DUBINKO, Nikolai (2025). Identifying Online Conspiracy Theories: A Multiphase Analysis of AI Models. Doctoral, Sheffield Hallam University. [Thesis]
Documents
36738:1163592
PDF
Dubinko_2026_PhD_IdentifyingOnlineConspiracy.pdf - Accepted Version
Restricted to Repository staff only until 7 January 2027.
Available under License Creative Commons Attribution Non-commercial No Derivatives.
Dubinko_2026_PhD_IdentifyingOnlineConspiracy.pdf - Accepted Version
Restricted to Repository staff only until 7 January 2027.
Available under License Creative Commons Attribution Non-commercial No Derivatives.
Download (1MB)
Abstract
The growth of online platforms has amplified the spread of conspiracy theories,
presenting a significant challenge to social cohesion and online safety. While platforms
like Twitter and Facebook have received considerable academic attention, the unique
ecosystem of YouTube comments remains comparatively underexplored as a site
of conspiratorial discourse. This dissertation addresses this gap by presenting
a systematic investigation into the detection of conspiratorial narratives within
YouTube comments using a comparative evaluation of artificial intelligence techniques.

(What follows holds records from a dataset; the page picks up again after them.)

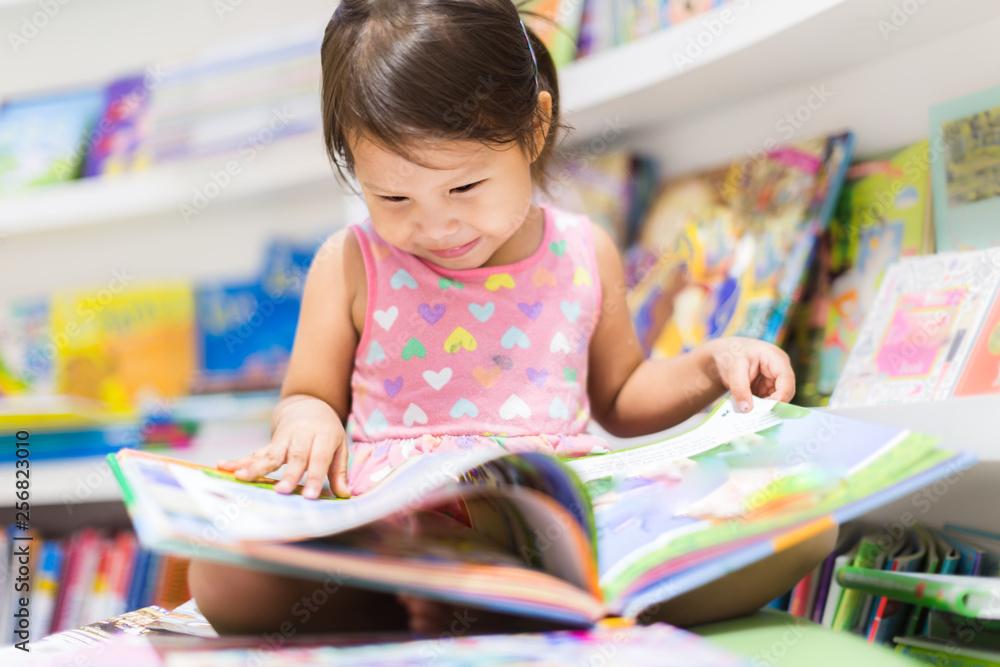 Fototapety, obrazy: Little girl reading a book. Education.
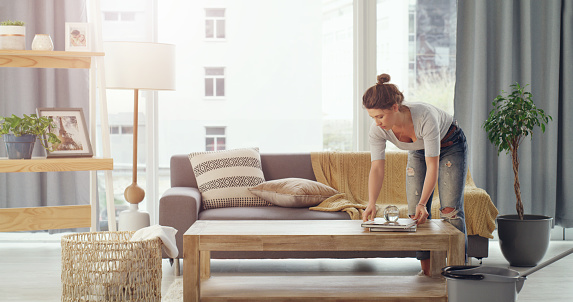 Shot of a young woman cleaning her living room
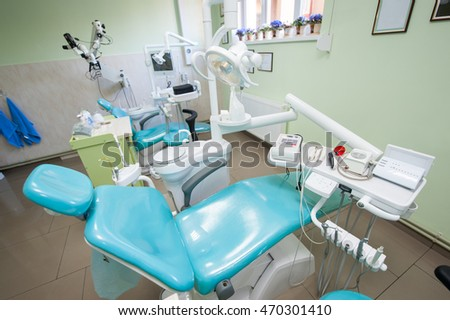 Modern dental chair with accessories to it, drill, photopolymer lamp, equipment for restorative dentistry in dentist's office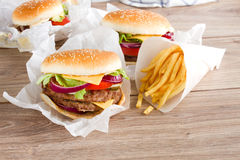 Fresh hamburgers with french fries Royalty Free Stock Image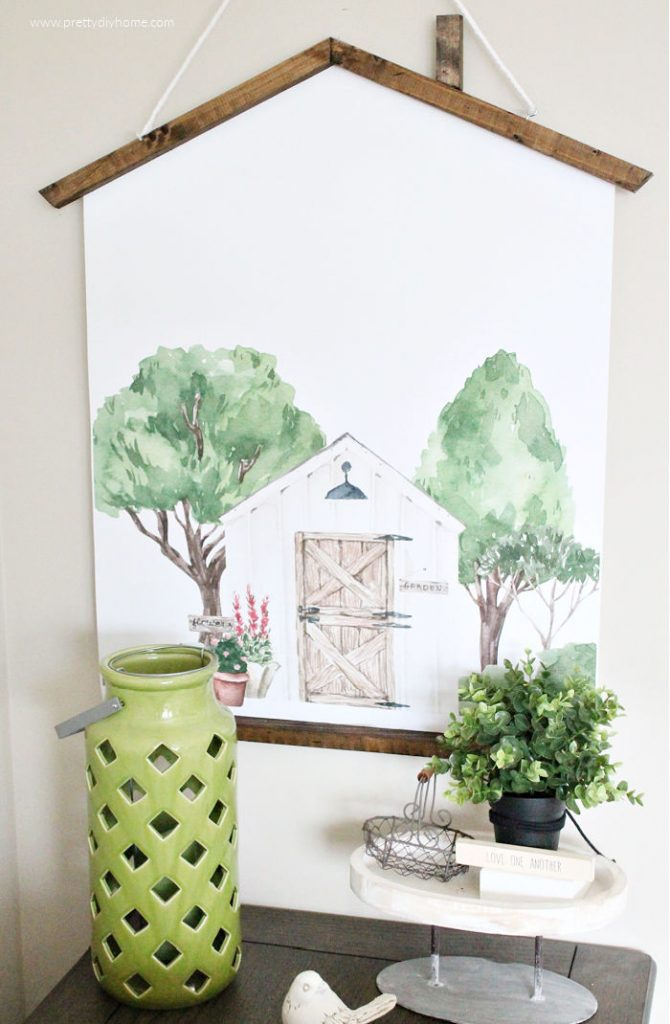 A large DIY farmhouse poster print of a outdoor potting shed surrounded by watercolour painted trees, scrubs and flowers.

This dissertation presents and validates a multiphase methodological framework
through a systematic empirical investigation. The research first conducts an exploratory discourse analysis of a prominent case study, the 2023 Maui wildfires, to
identify the distinct linguistic, emotional and topical signatures of conspiratorial
content. Building on these findings, a novel dataset of over 7,300 YouTube comments
is manually annotated. The core of the study is a rigorous comparative evaluation of
three tiers of AI detection methods: (1) traditional machine learning models (e.g.,
SVM, XGBoost) using engineered text and psycholinguistic features; (2) fine-tuned
Transformer models (BERT, BERTweet); and (3) zero-shot classification with Large
Language Models (LLMs).
The results reveal a clear hierarchy of performance, with LLMs demonstrating
superior accuracy, achieving a top F1-score of 0.880. Notably, a hybrid approach
combining Google’s foundation model embeddings with an XGBoost classifier also
performed exceptionally well, outperforming the fine-tuned Transformer models. A
key finding is that the explicit addition of sentiment and emotion features did not consistently improve model performance. This suggests that the rich, high-dimensional
embeddings from modern foundation models already implicitly encode these psycholinguistic signals, rendering separate feature engineering mostly redundant.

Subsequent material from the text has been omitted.